I recently had this problem as one on my final exam for a modern physics class. I managed to get all the points available, but I don’t think I did it right, so I thought I would ask the guys here.
The question:
A beam of particles with energy E is incident on a potential barrier of height 2E. The wave function for these particles is psi(x,t)=1*exp[i(kx-wt)]. Using the Schrodinger equation and the continuity rules derive the wave equation for the reflected wave and the transmitted wave.
I would give you the answer I got, but I don’t have the test with me.
So, I would like to see how you guys who seem to be physics gods would solve this. Thanks in advance.

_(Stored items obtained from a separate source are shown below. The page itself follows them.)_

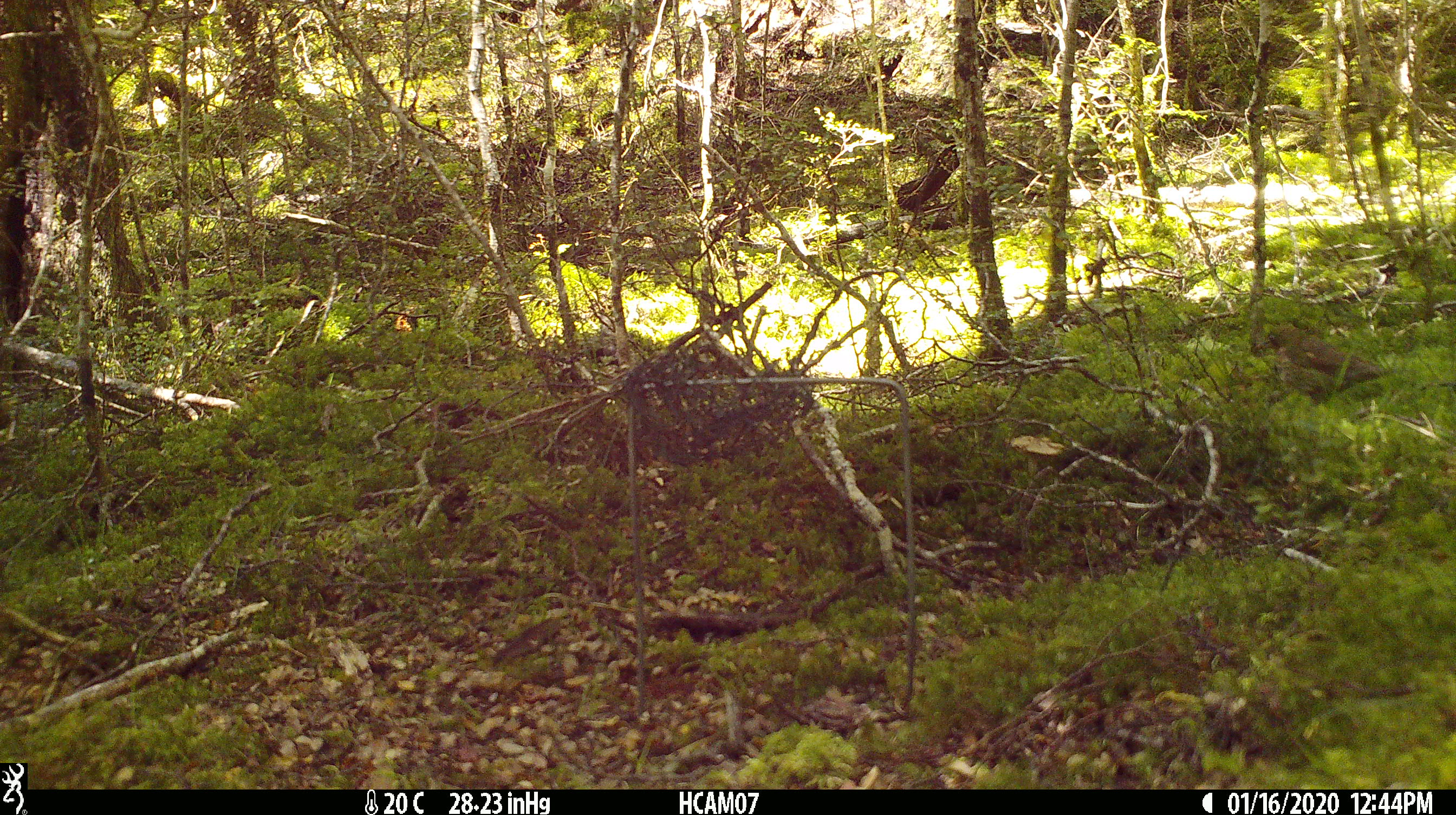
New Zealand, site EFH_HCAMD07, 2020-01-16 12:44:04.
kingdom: Animalia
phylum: Chordata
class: Aves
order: Passeriformes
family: Turdidae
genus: Turdus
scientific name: Turdus philomelos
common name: song thrush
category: thrush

I have no idea, as this sort of thing is beyond me, but be advised that most members of this board are adverse to doing homework for people. You’ll probably get some tips to lead you in the right direction, but unless you show a serious effort at solving it yourself, no one’s going to work out the problem for you.

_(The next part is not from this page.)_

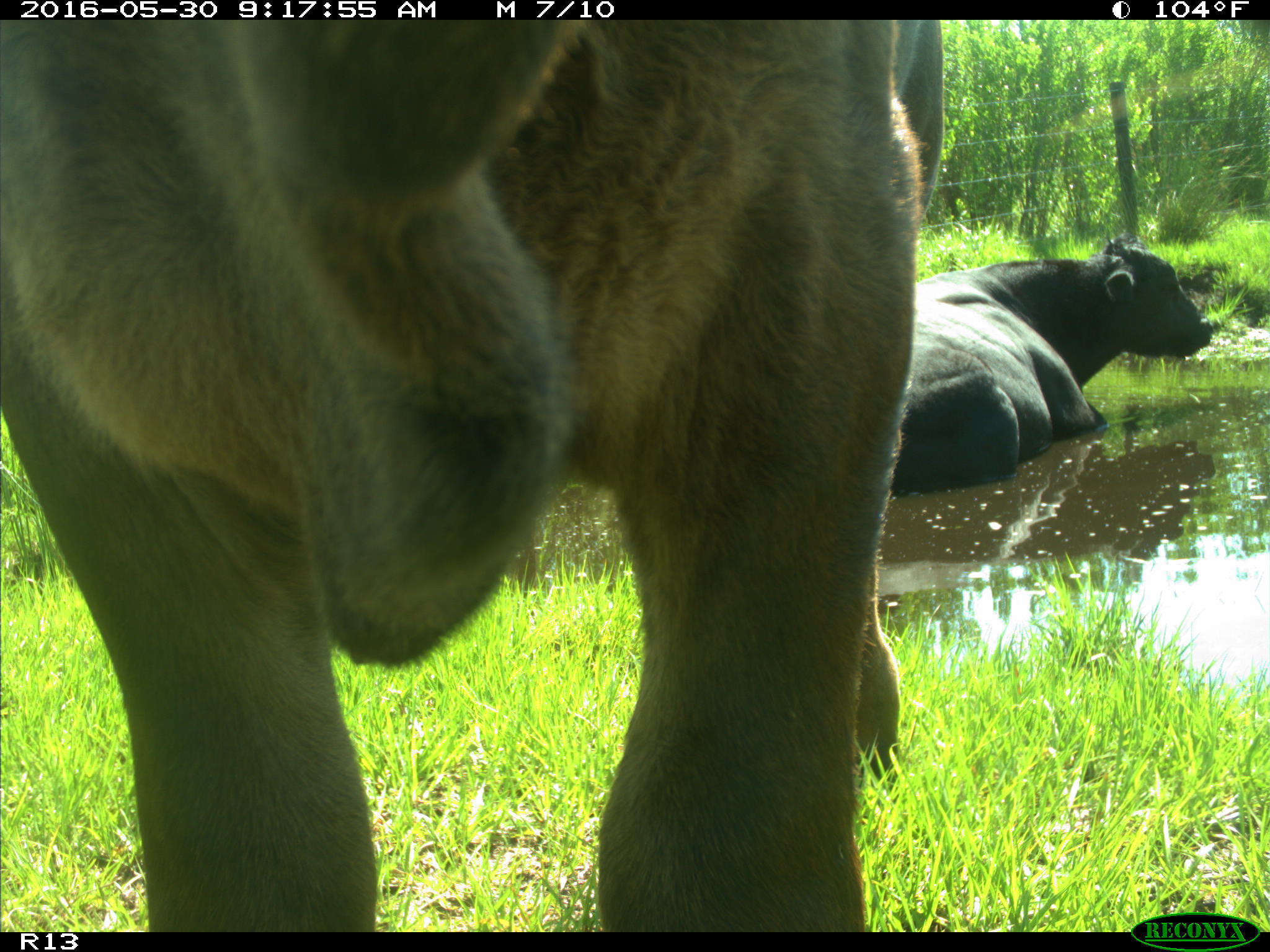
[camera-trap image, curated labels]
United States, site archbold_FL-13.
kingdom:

That’s the thing. This was a test question on my final and I already solved and got the points. I just want to know if I did it right and didn’t just fool the grader by putting down a bunch of symbols and making it look like I know what I’m doing with this stuff.
This problem, or at least something close to it, is a classic problem. I’ve never solved this using time-dependent Schrödinger, but I don’t see what it adds to the problem compared with the time-independent form.
This page - Penetration of a Barrier - seems to cover what I’ve seen before. Inside the barrier you have a decaying exponential, while outside you have a sinusoidal wave function. The amplitudes (called R and T on that page) are a bit complicated, but you get them from the boundary conditions: make psi(x) and psi’(x) continuous. I’d be surprised if you were expected to derive them on a timed exam.
Your quantum text may have this in it somewhere; I think most do. (Sakurai covers it in §A.3.) It’s right up there with the harmonic oscillator as an archetypal quantum problem.
My first assumption was to use the time independent Schrodinger equation. If I remember correctly this is:
(-Hbar^2/2m)(second derivitive of Psi with respect to x)+UPsi=(this is the one part I’m not sure about)EPsi
where U is the potential energy. This also involves breaking the intial wave equation up using exponential laws ie Psi(x)=1*exp[ikx]. I then did the derivatives and solved the equation for k. I don’t remember what I got. Then I assumed that the transmited wave equation would take the form Psi=exp(k’x). I used this equation in the Schrodinger equation and solved for k’. This is another part I’m not sure about. Anyway, I knew that the function had to be continuous at the barrier, so I could say that
Psi(incident)-Psi(reflected)=Psi(transmitted), with Psi(reflected)
being Aexp(ikx) and Psi(transmitted) being Bexp(k’x). I put the barrier at x=0. Then I knew that the derivatives have to be continuous at the barrier so
I then plugged in what I got for k and k’, and solved for A and B. I am thinking I may have gotten some signs wrong somewhere, but the grader didn’t think so. Anyway, there is my method. Any ideas if I did anything wrong?
Looking at that page, (thanks by the way), I can see a mistake I made in the signs. And yes, we were expected to do this on a two hour exam for the final. Of course, most of my classmates had cheat sheets and probably had all the equations on it. Anyway, thanks for the help.
Okay, I see this is somewhat different than the page I linked to, because your barrier is infinite.
What you did sounds more or less right to me. Where did you get k and k’ from, though? If you did what I’m used to, you would have defined k to make the S-equation look like this:
psi’’(x) + k[sup]2[/sup] psi(x) = 0
Then they should be the same, shouldn’t they? Sqrt(2mE)/h-bar, no?
I’m still not sure about this solution. According to that page, the limit of R and T (as x[sub]0[/sub] goes to infinity) is 1 and 0. Which would mean psi(x) = 0 inside the barrier. Maybe someone can clear this up for me.
you certainly approached the problem correctly (i.e. solving the S.E. in each region and matching logarithmic derivatives at the boundary), so it shouldn’t be surprising you got the right answer.
Achernar,
psi(x) is not zero inside the barrier. If the barrier is of finite height V, then k in the barrier region is Sqrt(2m(E-V))/hbar. When V > E, this becomes imaginary, and psi(x) inside the barrier is an exponential decay.
Achernar, C goes to zero because it’s the amplitude of the wavefunction on the other side of the barrier. When x[sub]0[/sub] goes to infinity, there is no other side of the barrier (that is, there’s no wavefunction for x>infinity), and hence, T = C = 0. Inside the barrier, of course, the wavefunction has some standard exponential decay.